Main Street Bartow is a local (501-C-6) organization dedicated to the preservation-based economic revitalization of our Downtown. We are active members of both the Florida Main Street Program and the National Main Street Center, a division of the National Trust For Historic Preservation.
Led by a Board of Directors, we employ and Executive Director and one part-time project coordinator. We are funded by Bartow’s Community Redevelopment Agency, The City of Bartow, and through local business and resident investment. Our work is accomplished primarily through committees of volunteers implementing activities in the areas of organization, promotion, design, and economic restructuring.
Board of Directors
The Board plays a critical role in the local program by establishing policy, determining priorities, and assisting the Executive Director with implementation of activities in the areas of organization, promotion, design, and economic restructuring.
Sharon Casey, Retired
Blanche Bryant, Travel Leaders/International Sun Travel
Glenda Reeves, Tay’-Cho Art Gallery
Gordon Green, Patel Greene & Associates
Linda K. Holcomb, Main Street Bartow, Inc.
Virginia Condello, Greater Bartow Chamber of Commerce
Jennifer Daniels, PalletONE
Chandra Frederick, Polk County Building Department
Sandy Harbin, Sweet Magnolias Cafe & Gift Shop
Tim Jones, Tim’s Barber Shop
Laura Mills Simpson, Crown Electric
Maria Trippe, Polk County History Museum
CITY COMMISSION LIAISON
Trish Pfeiffer, Simply Storage/Bartow City Commissioner
Mary Jordan, Main Street Bartow, Inc.
Main Street Bartow, Inc. approaches its Mission through a 4 Point Approach to Management:
Organization establishes consensus and cooperation by building partnerships among the various groups that have a stake in the commercial district. By getting everyone working toward the same goal, Main Street Bartow provides effective, ongoing management and advocacy for the downtown or neighborhood business district. Through volunteer recruitment and collaboration with partners representing a broad cross section of the community, Main Street Bartow incorporates a wide range of perspectives into its efforts. A board of directors and standing committees make up the fundamental organizational structure of volunteer-driven revitalization programs. Volunteers are coordinated and supported by a paid program director. This structure not only divides the workload and clearly delineates responsibilities, but also builds consensus and cooperation among the various stakeholders.
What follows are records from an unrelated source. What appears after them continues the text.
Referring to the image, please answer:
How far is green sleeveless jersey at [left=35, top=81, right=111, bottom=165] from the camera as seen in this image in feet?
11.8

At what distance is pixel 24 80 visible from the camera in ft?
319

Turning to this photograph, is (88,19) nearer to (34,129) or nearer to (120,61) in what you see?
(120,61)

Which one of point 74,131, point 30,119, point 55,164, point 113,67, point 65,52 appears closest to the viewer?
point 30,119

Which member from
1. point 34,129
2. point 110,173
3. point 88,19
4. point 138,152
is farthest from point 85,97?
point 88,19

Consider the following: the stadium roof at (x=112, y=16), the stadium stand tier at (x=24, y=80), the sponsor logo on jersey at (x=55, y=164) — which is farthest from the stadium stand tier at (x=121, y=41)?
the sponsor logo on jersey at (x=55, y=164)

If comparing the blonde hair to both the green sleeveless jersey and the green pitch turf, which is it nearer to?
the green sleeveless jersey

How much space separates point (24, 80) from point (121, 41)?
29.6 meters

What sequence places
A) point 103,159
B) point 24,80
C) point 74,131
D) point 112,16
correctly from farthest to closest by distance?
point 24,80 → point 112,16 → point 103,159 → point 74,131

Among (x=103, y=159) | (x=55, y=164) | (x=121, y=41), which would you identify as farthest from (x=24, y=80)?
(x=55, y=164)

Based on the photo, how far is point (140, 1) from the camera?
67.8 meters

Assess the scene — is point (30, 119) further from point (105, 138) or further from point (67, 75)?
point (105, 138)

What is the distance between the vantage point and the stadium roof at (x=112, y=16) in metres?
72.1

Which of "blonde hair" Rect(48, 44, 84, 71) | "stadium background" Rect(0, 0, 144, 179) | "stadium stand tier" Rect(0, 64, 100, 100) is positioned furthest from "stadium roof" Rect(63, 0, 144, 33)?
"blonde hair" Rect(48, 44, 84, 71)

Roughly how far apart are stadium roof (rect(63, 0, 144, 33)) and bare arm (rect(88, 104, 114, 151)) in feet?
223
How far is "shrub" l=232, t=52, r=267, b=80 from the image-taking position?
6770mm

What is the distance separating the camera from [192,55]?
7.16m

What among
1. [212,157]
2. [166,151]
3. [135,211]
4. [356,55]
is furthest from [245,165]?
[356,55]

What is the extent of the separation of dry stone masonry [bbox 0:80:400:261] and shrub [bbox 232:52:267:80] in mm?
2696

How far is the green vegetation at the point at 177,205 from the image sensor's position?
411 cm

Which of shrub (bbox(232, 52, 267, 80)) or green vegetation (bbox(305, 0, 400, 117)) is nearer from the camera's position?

Promotion takes many forms, but the goal is to create a positive image that will rekindle community pride and improve consumer and investor confidence in our commercial district. Advertising, retail promotions, special events, and marketing campaigns help sell the image and promise of Downtown Bartow to the community and surrounding region. Promotions communicate Bartow’s commercial district’s unique characteristics, business establishments, and activities to shoppers, investors, potential business and property owners, and visitors. We accomplish these goals through monthly, annual and special events. View the Event Calendar.
Design means getting Downtown Bartow into top physical shape and creating a safe, inviting environment for shoppers, workers, and visitors. It takes advantage of the visual opportunities inherent in a commercial district by directing attention to all of its physical elements: public and private buildings, storefronts, signs, public spaces, parking areas, street furniture, public art, landscaping, merchandising, window displays, and promotional materials. An appealing atmosphere, created through attention to all of these visual elements, conveys a positive message about the commercial district and what it has to offer. Design activities also include instilling good maintenance
practices in the commercial district, enhancing the district’s physical appearance through the rehabilitation of historic buildings, encouraging appropriate new construction, developing sensitive design management systems, educating business and property owners about design quality, and long-term planning.
Economic restructuring strengthens your community’s existing economic assets while diversifying its economic base. This is accomplished by retaining and expanding successful businesses to provide a balanced commercial mix, sharpening the competitiveness and merchandising skills of business owners, and attracting new businesses that the market can support. Converting unused or underused commercial space into economically productive property also helps boost the profitability of the district. The goal is to build a commercial district that responds to the needs of today’s consumers. Coincidentally, the four points of the Main Street approach correspond with the four forces of real estate value, which are social, political, physical, and economic.